**Vorliegender Text:**
########################################

Dann gibt es eben keine _class Add_, oder ist nicht in der Datei Add.java deklariert
und javac findet sie deswegen nicht automatisch oder sie ist in einem anderen package
oder du arbeitest unter **ix und hast Groß/Kleinschreibung nicht beachtet oder...

Oh! Feierabend! Glück gehabt


----------



## grischan (2. Feb 2006)

ich hab die Add.java , die ja die Klasse Add() enthält gepostet, oder muss ich aus der Add.java die *static void main* herausnehmen??

die Add() kann ich ja auch so ausführen, wäre es denn dann nicht eigentlich möglich das der Button die Klasse Add() einfach startet? geht das überhaupt und wie?


----------



## Leroy42 (2. Feb 2006)

grischan hat gesagt.:
			
		

> ich hab die Add.java , die ja die Klasse Add() enthält gepostet, oder muss ich aus der Add.java die *static void main* herausnehmen??



Nein, das hat damit nichts zu tun.

########################################

**Schriftliche Aufgaben:**
1. Schreiben Sie aus dem Forumsauszug zur Klasse Add die Stelle ab, die mit „Dann gibt es“ beginnt und mit „nicht beachtet oder...“ endet.
2. Warum findet javac die Klasse Add laut dem Forumsauszug zur Klasse Add möglicherweise nicht automatisch? Antworten Sie in ein bis drei Sätzen.

**Bereitgestellte Angaben:**
########################################

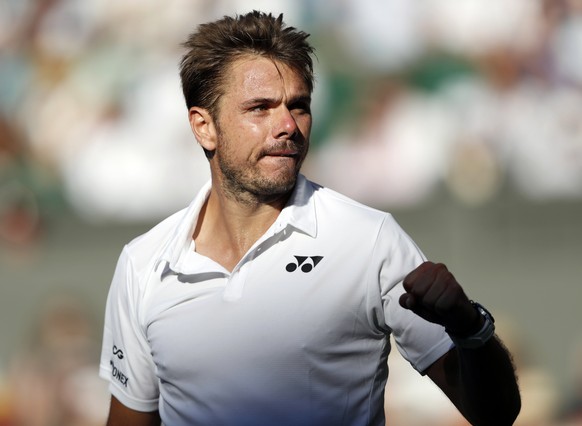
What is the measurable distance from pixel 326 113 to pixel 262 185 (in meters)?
4.31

########################################

**Die Antworten:**
1.
Dann gibt es eben keine _class Add_, oder ist nicht in der Datei Add.java deklariert
und javac findet sie deswegen nicht automatisch oder sie ist in einem anderen package
oder du arbeitest unter **ix und hast Groß/Kleinschreibung nicht beachtet oder...

2. Javac findet die Klasse Add nicht automatisch, wenn sie nicht in der Datei Add.java deklariert ist.